[libc++] Document our ABI guarantees and what ABI flags exist to modify these guarantees (#132615)

This commit is contained in:
Nikolas Klauser
2025-06-10 12:59:08 +02:00
committed by GitHub
parent fb054e6cf2
commit f2fede6095
5 changed files with 254 additions and 102 deletions

View File

@@ -0,0 +1,210 @@
.. _ABIGuarantees:
=======================
libc++'s ABI Guarantees
=======================
libc++ provides multiple types of ABI guarantees. These include stability of the layout of structs, the linking of TUs
built against different versions and configurations of the library, and more. This document describes what guarantees
libc++ provides in these different areas as well as what options exist for vendors to affect these guarantees.
Note that all of the guarantees listed below come with an asterisk that there may be circumstances where we deem it
worth it to break that guarantee. These breaks are communicated to vendors by CCing #libcxx-vendors on GitHub. If you
are a vendor, please ask to be added to that group to be notified about changes that potentially affect you.
ABI flags
=========
All the ABI flags listed below can be added to the ``__config_site`` header by the vendor to opt in to an ABI breaking
change. These flags should never be set by the user. When porting libc++ to a new platform, vendord should consider
which flags to enable, assuming that ABI stability is relevant to them. Please contact the libc++ team on Discord or
through other means to be able to make an informed decision on which flags make sense to enable, and to avoid enabling
flags which may not be stable. Flags can be enabled via the ``LIBCXX_ABI_DEFINES`` CMake option.

* Questions on the material
a - Return, without any change, the passage of the libc++ ABI documentation that opens with the words containing "Note that all" and closes with "potentially affect you.".
b - In the libc++ ABI documentation, which CMake option enables the ABI flags?
c - State whether each statement agrees with the libc++ ABI documentation, answering yes or no and quoting the deciding words: (i) Users may set the ABI flags themselves. (ii) A vendor can add the ABI flags to the ``__config_site`` header. (iii) Breaks of a guarantee are communicated to vendors through a mailing list.

* Given information

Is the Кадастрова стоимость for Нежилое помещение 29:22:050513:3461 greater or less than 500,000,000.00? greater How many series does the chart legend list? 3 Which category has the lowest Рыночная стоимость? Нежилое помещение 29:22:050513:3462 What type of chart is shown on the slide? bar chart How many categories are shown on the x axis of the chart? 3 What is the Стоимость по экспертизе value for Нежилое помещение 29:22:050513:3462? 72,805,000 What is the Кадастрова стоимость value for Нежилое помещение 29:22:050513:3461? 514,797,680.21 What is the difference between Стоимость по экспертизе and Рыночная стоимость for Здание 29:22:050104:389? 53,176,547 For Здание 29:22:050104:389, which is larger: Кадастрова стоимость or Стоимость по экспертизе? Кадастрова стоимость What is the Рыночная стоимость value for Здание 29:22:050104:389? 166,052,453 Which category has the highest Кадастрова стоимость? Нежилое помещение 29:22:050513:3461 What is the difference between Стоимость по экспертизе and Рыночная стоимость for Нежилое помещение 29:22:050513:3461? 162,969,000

* Answers to the tasks
a -
Note that all of the guarantees listed below come with an asterisk that there may be circumstances where we deem it
worth it to break that guarantee. These breaks are communicated to vendors by CCing #libcxx-vendors on GitHub. If you
are a vendor, please ask to be added to that group to be notified about changes that potentially affect you.

b - The ``LIBCXX_ABI_DEFINES`` CMake option.

c -
(i) No: "These flags should never be set by the user."
(ii) Yes: "All the ABI flags listed below can be added to the ``__config_site`` header by the vendor to opt in to an ABI breaking change."
(iii) No: "These breaks are communicated to vendors by CCing #libcxx-vendors on GitHub."